Border bodies hang in balance

Last week's suspension of the Northern Assembly and Executive and the continuing deadlock does not augur well for the future …

Last week's suspension of the Northern Assembly and Executive and the continuing deadlock does not augur well for the future of the cross-Border bodies which were such a positive aspect of the devolution of power from Westminster, a bonus for all-island co-operation and a component of nationalist agreement to continuing partition. Under the Belfast Agreement the North/South Ministerial Council, the six North/South Implementation Bodies, the British-Irish Council and the British-Irish Intergovernmental Conference were established, along with the Assembly and Executive, on December 2nd.

The majority of the six Implementation Bodies (waterways, food safety, trade and business, EU programmes, language and fisheries and lights) have been operating at full steam with the assistance of the joint secretariat of Dublin and Belfast civil servants based in Armagh. For the moment, the bodies continue in being, but without a meeting of the North-South Council (the minister-to-minister forums), to direct operations, some will run out of designated activities.

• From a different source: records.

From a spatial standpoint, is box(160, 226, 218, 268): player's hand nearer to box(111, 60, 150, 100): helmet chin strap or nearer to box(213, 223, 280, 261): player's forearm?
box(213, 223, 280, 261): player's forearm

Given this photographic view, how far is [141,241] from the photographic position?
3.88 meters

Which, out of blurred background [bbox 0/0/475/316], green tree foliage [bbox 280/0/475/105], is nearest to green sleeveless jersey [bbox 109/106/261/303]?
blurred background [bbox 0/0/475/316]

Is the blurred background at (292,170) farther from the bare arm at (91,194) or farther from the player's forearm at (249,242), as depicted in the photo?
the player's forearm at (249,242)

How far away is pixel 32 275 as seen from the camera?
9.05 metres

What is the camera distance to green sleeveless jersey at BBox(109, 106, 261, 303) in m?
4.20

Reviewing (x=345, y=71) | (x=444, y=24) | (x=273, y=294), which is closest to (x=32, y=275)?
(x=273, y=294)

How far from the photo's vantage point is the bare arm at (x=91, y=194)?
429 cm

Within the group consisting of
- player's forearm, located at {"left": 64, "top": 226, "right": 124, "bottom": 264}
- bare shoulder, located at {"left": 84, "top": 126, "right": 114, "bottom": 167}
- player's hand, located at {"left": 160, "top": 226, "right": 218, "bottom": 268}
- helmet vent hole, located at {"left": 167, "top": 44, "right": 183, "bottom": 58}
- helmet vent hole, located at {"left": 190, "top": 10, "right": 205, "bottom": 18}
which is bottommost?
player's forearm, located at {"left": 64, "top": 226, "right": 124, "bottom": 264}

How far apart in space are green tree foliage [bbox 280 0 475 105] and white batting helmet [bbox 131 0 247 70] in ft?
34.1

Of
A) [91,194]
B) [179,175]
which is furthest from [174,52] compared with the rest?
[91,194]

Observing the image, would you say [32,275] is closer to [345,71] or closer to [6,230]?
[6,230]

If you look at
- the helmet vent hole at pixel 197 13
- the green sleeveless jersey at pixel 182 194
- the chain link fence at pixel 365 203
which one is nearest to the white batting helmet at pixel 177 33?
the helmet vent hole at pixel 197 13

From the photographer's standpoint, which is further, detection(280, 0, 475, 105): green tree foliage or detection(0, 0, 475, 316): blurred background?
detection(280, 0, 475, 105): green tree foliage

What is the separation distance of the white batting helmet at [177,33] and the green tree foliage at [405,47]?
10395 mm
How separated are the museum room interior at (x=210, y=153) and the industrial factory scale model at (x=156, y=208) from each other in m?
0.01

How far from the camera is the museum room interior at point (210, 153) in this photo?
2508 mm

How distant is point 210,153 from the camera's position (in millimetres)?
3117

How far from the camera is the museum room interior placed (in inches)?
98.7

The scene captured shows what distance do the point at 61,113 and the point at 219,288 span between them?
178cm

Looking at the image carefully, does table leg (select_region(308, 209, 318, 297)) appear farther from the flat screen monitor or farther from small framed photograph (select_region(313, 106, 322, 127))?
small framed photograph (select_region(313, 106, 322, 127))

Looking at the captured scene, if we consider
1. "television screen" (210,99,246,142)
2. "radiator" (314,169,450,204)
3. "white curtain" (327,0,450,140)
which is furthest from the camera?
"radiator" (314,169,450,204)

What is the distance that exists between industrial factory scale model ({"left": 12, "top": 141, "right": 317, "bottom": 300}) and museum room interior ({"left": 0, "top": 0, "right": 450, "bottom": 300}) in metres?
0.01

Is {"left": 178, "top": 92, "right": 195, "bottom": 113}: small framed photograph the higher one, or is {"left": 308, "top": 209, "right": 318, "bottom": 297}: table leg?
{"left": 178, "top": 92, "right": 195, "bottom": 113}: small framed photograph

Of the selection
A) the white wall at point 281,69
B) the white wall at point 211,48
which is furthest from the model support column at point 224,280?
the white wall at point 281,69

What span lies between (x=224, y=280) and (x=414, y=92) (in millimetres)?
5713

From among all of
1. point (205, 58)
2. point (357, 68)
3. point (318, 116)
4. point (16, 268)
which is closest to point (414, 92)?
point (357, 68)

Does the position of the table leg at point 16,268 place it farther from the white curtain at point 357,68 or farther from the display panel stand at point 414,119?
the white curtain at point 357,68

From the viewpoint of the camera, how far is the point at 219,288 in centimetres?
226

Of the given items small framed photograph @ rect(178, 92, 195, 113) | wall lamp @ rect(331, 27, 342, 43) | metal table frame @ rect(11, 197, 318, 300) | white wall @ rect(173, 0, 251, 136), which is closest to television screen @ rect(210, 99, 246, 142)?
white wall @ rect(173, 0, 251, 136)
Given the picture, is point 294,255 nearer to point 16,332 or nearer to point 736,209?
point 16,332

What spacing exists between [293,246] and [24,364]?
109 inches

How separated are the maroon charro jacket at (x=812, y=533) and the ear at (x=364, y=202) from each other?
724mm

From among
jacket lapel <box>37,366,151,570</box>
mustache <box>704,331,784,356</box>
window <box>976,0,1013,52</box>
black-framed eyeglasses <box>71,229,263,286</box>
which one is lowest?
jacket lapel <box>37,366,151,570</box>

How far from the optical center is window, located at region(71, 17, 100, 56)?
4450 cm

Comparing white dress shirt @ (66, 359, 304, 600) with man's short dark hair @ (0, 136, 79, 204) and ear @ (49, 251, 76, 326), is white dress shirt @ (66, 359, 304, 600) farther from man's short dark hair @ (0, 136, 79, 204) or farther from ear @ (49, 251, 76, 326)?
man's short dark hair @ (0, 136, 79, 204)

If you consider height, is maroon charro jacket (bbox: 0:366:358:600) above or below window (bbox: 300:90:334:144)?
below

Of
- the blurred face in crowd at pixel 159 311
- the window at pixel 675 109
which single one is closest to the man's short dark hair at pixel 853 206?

The Council, whose inaugural meeting in Armagh will be remembered for the parade of Mercs from Dublin, is not suspended, but it can't function without its Northern ministers. Ministerial decisions will be needed at a certain point and the corporate plan for all the bodies, which is currently being drafted, cannot be approved since now there are only Dublin ministers.

Staff working in Armagh are confident they have at least a couple more months of work still to go. But unless the deadlock is resolved, they and those in the outlying headquarters of the six bodies may have an uncertain future. Many are on secondment from government departments, North and South, so are secure enough, but others are concerned for their future.